We identify several design considerations that need to be taken care of while developing applications for the new architecture and we evaluate their performance effects on the EMU-chick hardware. We also present a modified BFS algorithm for the EMU system and give experimental results for its execution on the platform
Significance and Impact
EMU presents a different approach to solve increasingly worsening memory bottleneck problem in high performance computing. The proposed solution relies on migrating threads to the location where the memory resides, and EMU achieves this without programmer intervention.
Our work shows that there are several unique architectural considerations that need to be addressed while developing for the EMU platform. While the programming interface mainly relies on Cilk, proper usage of intrinsics are required for performance effective algorithm design.
EMU is a novel architecture that provides scalable access to a com- mon partitioned global address space (PGAS) through a simple programming interface. The hardware is hierarchically organized as nodes, nodelets, and gossamer cores from top to bottom, and each nodelet owns a partition of the globally addressable memory. Different from existing PGAS and active messaging-based solutions, a thread in EMU migrates to the memory location of the operand that the current instruction operates on.
In general, reducing memory access times is a primary concern for applications running on traditional SMP based systems.
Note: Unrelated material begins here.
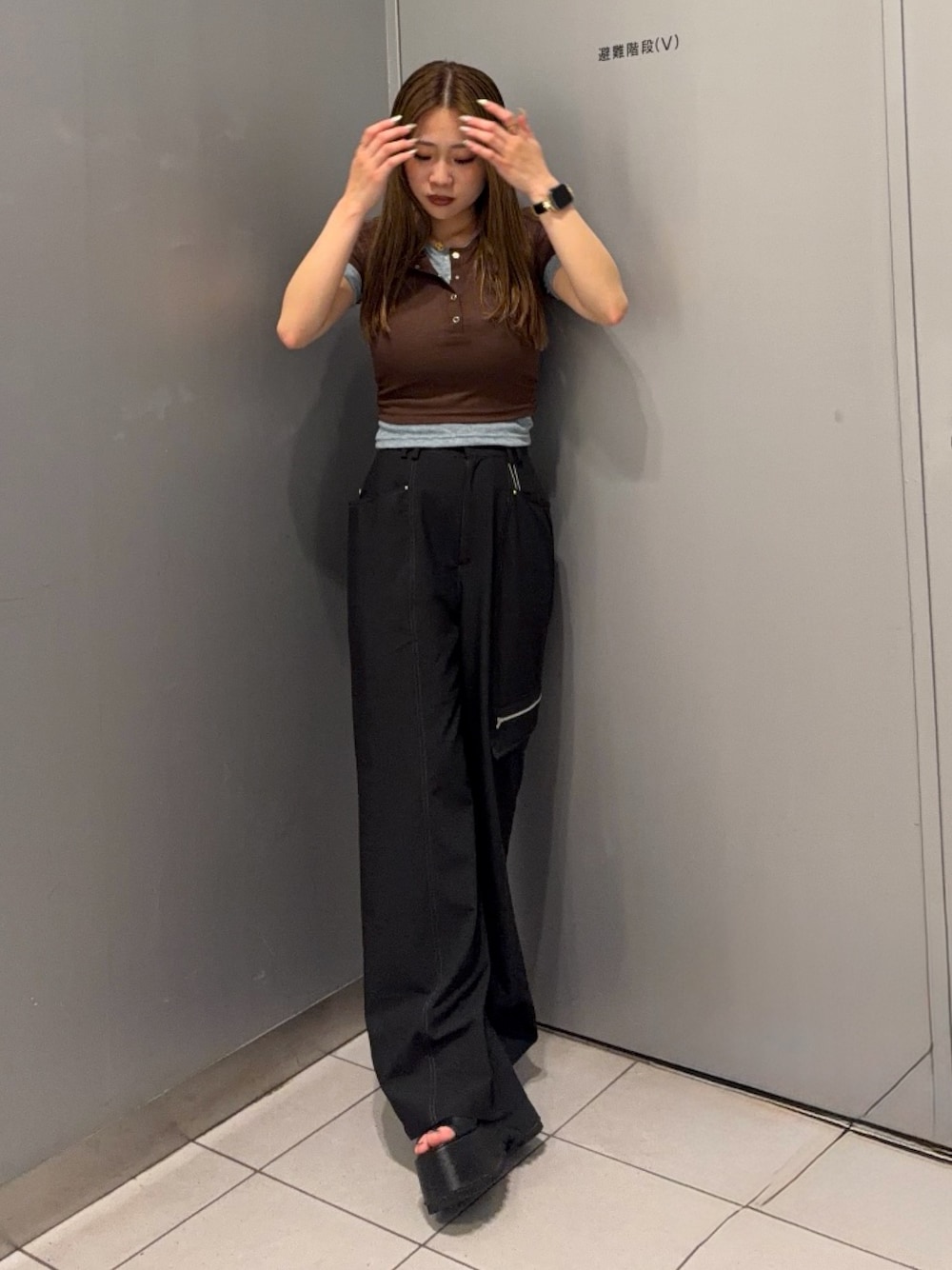 ブラック系のスラックス、ブラウン系のTシャツ/カットソー、ブラック系のブーツを着用したレディースの春コーディネートの1枚目の写真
However, on EMU, minimizing total number of thread migrations is the most important design goal. Memory allocation patterns, thread spawning strategies, and parallelism granularity are the three factors that affect the total number of migrations.
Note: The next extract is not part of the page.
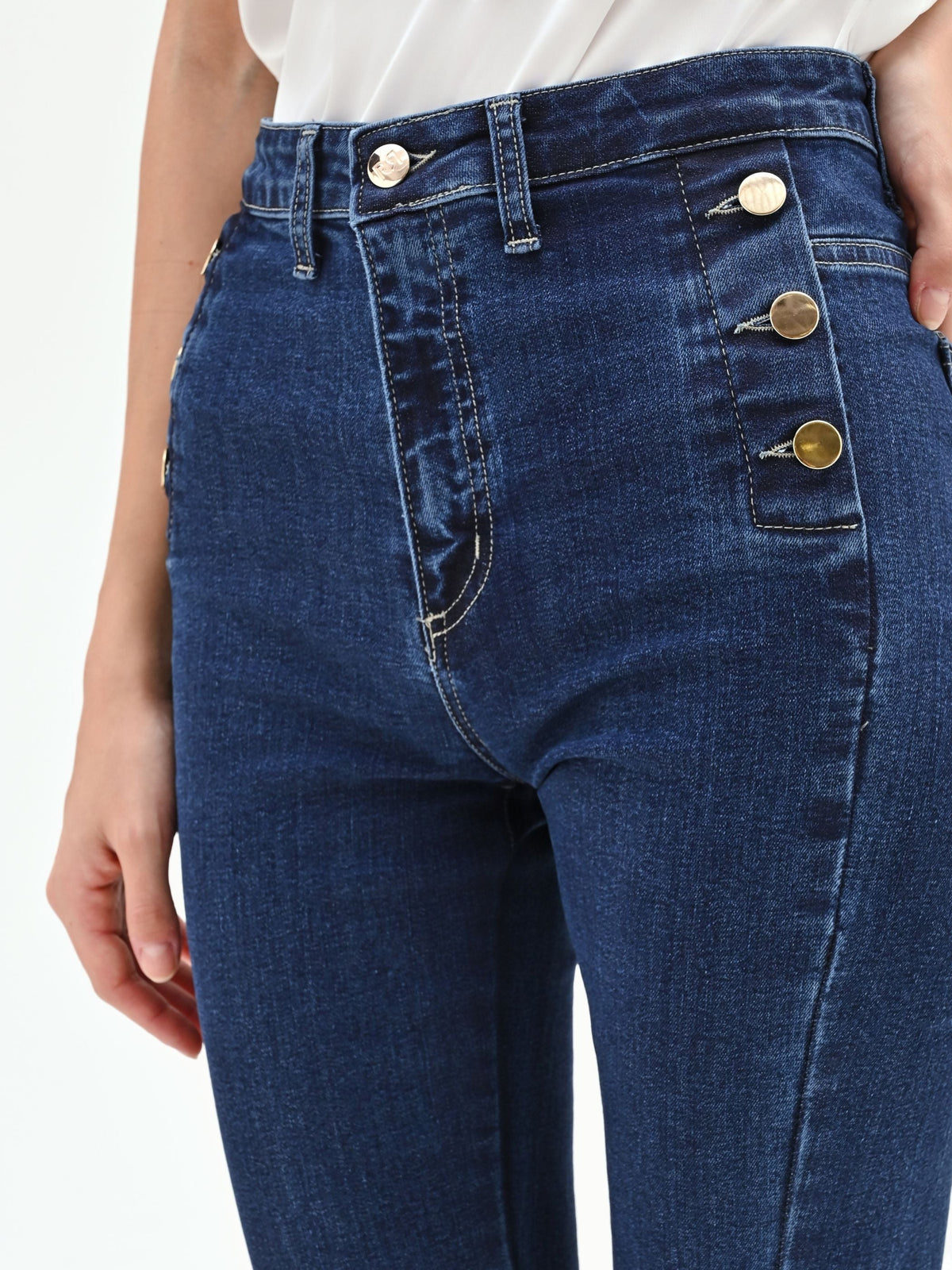Pantaloni jeans azzurri a zampa con bottoni dorati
EMU shows a scaling curve very close to linear, whereas CPU performance deviates from the linear curve as the number of nodes increases. Also, EMU handles the increase in average degrees better than the CPU execution. Increasing neighbor counts enables better distribution across nodelets hence ends up in larger performance benefits. In CPU execution, on the other hand, since the major bottleneck is memory bandwidth, higher degree graphs do not perform differently.